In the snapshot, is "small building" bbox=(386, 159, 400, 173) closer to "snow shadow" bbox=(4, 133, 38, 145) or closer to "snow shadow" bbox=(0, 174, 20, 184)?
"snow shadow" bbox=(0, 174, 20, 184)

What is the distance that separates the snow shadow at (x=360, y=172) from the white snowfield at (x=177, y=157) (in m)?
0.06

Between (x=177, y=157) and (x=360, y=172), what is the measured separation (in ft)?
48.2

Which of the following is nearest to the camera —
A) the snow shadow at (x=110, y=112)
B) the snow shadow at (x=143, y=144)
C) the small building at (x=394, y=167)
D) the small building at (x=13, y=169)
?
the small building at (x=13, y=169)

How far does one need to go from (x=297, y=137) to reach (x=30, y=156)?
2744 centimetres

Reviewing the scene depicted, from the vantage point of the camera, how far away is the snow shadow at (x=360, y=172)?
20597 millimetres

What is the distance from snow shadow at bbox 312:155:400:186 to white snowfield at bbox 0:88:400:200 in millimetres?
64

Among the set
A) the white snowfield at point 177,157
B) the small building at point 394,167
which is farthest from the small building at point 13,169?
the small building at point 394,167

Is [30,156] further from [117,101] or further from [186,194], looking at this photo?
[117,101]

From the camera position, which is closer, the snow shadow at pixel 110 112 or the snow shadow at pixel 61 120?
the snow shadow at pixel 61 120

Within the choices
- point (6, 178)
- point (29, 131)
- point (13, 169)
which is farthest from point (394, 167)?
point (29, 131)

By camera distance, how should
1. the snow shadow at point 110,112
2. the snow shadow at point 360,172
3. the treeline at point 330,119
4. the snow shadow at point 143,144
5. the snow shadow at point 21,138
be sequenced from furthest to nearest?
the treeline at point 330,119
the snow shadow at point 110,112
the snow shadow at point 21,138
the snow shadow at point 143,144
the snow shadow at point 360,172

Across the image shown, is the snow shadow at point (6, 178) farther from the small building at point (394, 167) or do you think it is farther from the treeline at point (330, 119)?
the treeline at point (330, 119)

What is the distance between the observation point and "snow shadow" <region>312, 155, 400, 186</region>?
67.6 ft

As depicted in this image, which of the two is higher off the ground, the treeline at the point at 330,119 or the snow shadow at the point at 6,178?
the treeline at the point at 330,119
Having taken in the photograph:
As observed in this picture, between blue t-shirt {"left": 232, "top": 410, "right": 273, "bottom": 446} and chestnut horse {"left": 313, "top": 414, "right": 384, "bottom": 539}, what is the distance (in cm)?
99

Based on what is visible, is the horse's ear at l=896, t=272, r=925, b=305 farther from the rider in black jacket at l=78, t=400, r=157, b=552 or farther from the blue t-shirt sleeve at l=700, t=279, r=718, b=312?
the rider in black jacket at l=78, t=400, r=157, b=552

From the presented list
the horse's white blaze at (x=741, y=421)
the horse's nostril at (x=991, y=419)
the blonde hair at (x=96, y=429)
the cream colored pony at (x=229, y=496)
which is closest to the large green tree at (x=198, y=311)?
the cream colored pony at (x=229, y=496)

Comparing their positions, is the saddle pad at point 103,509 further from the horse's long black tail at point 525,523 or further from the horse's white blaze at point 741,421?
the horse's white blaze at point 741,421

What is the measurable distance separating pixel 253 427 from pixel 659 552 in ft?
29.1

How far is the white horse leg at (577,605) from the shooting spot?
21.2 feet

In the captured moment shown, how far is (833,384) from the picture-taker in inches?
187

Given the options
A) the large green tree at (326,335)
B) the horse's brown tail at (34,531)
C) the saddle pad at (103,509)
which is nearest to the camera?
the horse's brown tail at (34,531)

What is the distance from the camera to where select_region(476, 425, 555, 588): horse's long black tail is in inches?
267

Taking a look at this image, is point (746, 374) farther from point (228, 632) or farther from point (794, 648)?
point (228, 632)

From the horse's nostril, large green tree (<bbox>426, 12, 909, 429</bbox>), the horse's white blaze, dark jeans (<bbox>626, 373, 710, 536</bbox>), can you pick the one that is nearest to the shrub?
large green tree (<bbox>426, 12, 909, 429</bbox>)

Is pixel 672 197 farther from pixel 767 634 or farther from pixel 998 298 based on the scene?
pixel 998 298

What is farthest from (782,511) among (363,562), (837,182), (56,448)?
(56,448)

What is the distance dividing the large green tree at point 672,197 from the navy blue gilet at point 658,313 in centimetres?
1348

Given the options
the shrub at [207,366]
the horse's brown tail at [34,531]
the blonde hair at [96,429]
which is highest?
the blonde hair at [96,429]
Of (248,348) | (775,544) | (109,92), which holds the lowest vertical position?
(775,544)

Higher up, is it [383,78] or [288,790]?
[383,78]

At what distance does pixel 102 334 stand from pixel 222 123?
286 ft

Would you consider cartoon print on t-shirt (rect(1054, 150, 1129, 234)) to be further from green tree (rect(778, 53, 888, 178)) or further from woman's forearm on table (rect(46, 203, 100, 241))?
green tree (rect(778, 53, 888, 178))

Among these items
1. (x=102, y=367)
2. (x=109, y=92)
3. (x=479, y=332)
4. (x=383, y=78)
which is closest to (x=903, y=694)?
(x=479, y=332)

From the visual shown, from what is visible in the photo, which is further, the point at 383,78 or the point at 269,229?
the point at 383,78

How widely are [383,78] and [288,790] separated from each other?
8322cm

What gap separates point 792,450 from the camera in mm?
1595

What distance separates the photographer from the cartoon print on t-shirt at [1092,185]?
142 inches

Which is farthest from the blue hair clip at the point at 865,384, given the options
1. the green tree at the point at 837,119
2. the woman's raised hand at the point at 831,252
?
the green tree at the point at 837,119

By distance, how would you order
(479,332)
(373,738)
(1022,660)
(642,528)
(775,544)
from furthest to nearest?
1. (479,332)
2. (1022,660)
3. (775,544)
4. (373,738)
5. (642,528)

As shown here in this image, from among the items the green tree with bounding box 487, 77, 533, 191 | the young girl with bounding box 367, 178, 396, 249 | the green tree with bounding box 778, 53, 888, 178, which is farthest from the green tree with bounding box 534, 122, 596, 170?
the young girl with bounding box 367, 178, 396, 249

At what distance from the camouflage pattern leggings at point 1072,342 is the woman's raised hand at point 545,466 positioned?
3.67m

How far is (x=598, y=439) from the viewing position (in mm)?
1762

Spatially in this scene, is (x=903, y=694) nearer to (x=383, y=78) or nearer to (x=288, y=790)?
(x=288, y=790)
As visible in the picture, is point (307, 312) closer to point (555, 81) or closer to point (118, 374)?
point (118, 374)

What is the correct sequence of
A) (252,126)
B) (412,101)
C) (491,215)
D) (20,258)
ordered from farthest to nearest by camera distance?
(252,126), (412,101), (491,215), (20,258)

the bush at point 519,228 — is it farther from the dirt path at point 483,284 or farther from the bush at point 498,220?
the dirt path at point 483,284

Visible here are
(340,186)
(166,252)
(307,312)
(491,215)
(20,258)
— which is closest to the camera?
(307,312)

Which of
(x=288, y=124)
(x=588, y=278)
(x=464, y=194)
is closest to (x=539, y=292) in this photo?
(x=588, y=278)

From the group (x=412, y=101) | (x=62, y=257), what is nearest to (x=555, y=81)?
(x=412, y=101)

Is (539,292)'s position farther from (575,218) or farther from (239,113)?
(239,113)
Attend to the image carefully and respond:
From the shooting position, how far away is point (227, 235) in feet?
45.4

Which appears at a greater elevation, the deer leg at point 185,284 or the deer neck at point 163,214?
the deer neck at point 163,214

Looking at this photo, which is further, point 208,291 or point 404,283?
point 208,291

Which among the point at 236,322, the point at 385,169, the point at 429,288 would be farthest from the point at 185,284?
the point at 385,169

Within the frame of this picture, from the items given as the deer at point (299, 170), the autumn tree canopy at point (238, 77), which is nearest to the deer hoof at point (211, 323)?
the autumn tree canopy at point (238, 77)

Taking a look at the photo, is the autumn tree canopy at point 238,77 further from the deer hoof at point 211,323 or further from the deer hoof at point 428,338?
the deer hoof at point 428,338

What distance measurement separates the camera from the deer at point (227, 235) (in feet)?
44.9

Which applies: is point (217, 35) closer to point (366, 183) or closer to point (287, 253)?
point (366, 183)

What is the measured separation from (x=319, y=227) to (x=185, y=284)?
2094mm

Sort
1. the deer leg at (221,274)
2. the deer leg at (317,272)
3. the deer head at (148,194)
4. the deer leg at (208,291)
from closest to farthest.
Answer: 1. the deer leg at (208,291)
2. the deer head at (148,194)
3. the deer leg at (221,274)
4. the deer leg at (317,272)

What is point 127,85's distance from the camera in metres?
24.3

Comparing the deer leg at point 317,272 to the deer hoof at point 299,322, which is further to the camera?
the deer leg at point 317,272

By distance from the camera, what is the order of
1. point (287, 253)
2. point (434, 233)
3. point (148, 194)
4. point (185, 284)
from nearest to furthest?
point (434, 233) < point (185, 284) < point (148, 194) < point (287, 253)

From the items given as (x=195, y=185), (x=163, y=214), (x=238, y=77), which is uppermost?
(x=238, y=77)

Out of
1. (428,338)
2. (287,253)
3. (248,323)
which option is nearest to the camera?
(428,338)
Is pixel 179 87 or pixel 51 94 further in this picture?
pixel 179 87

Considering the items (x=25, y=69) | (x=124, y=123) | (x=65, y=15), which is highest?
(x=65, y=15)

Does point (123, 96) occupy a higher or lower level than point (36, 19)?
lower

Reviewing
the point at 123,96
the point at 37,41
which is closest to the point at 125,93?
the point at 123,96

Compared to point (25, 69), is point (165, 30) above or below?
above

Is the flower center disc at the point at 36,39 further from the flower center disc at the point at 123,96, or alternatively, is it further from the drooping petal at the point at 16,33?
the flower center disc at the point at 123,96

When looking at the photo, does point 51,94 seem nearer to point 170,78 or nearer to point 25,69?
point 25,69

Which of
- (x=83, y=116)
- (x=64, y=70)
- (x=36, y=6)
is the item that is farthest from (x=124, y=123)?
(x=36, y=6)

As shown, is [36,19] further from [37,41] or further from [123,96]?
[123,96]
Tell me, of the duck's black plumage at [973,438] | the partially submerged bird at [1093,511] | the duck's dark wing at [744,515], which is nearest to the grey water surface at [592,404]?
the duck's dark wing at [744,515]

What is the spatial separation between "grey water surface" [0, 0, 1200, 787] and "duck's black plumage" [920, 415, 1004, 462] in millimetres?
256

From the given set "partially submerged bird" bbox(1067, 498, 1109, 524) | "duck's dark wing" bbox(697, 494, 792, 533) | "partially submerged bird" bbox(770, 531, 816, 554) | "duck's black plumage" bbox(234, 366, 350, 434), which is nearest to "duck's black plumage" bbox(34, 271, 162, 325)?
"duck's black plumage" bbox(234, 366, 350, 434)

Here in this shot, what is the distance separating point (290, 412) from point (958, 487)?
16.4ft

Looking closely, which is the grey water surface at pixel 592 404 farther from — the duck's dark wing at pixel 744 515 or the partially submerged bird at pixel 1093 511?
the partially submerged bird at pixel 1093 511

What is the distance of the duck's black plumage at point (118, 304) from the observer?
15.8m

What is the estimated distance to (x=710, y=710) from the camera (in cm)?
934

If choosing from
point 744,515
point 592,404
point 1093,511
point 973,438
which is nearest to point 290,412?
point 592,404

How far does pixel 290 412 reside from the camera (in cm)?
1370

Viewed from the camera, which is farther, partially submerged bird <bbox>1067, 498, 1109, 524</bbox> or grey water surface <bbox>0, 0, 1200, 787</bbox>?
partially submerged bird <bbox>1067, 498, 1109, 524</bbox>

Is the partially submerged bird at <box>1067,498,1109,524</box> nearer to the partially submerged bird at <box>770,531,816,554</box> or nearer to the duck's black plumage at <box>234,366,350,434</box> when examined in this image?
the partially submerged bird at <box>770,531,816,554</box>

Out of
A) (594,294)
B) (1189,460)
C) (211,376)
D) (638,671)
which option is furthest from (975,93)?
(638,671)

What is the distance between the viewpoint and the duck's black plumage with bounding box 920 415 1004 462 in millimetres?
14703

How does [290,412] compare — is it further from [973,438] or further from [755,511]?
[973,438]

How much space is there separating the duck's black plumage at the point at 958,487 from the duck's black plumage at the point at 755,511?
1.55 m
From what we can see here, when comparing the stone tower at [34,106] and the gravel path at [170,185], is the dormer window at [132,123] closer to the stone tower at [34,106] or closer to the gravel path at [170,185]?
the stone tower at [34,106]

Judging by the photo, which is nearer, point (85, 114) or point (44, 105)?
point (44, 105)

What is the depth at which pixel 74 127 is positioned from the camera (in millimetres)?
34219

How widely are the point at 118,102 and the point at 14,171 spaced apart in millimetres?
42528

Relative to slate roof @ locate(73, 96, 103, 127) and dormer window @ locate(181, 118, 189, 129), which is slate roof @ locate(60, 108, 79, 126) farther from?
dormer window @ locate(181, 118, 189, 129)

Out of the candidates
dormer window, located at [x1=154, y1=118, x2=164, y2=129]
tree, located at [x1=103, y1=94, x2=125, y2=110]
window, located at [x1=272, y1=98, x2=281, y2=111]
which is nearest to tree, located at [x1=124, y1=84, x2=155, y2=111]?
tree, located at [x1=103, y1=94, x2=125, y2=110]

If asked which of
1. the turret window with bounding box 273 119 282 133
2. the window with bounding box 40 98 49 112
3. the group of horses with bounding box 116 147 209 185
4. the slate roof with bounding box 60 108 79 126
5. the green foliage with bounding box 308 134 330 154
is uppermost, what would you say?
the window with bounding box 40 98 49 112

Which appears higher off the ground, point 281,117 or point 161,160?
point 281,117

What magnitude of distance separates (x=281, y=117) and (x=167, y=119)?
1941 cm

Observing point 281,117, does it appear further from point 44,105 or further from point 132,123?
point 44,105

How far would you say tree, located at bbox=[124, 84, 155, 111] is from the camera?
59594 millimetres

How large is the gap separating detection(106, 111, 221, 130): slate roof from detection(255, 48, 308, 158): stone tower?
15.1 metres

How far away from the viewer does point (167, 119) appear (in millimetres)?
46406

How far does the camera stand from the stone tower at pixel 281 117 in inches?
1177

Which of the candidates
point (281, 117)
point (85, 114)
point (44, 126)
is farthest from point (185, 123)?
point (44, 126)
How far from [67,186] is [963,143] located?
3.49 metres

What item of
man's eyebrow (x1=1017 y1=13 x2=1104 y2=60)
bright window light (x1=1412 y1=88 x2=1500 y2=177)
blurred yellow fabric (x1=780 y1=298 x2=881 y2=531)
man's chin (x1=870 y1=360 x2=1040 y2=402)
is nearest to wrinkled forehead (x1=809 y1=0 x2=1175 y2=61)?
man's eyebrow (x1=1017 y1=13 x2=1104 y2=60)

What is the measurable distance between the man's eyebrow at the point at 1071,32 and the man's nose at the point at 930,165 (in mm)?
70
-----
◆ TASK STATEMENT ◆
Recast the records above, from the first line through the line that contains "20597 millimetres", as a Markdown table with the columns Row and Text. Give each line its own row with a running number, and leave out blank lines.

◆ EXERCISE OUTPUT ◆
| Row | Text |
|---|---|
| 1 | In the snapshot, is "small building" bbox=(386, 159, 400, 173) closer to "snow shadow" bbox=(4, 133, 38, 145) or closer to "snow shadow" bbox=(0, 174, 20, 184)? |
| 2 | "snow shadow" bbox=(0, 174, 20, 184) |
| 3 | What is the distance that separates the snow shadow at (x=360, y=172) from the white snowfield at (x=177, y=157) (in m)? |
| 4 | 0.06 |
| 5 | Between (x=177, y=157) and (x=360, y=172), what is the measured separation (in ft)? |
| 6 | 48.2 |
| 7 | Which of the following is nearest to the camera — |
| 8 | A) the snow shadow at (x=110, y=112) |
| 9 | B) the snow shadow at (x=143, y=144) |
| 10 | C) the small building at (x=394, y=167) |
| 11 | D) the small building at (x=13, y=169) |
| 12 | ? |
| 13 | the small building at (x=13, y=169) |
| 14 | How far does one need to go from (x=297, y=137) to reach (x=30, y=156)? |
| 15 | 2744 centimetres |
| 16 | Reviewing the scene depicted, from the vantage point of the camera, how far away is the snow shadow at (x=360, y=172)? |
| 17 | 20597 millimetres |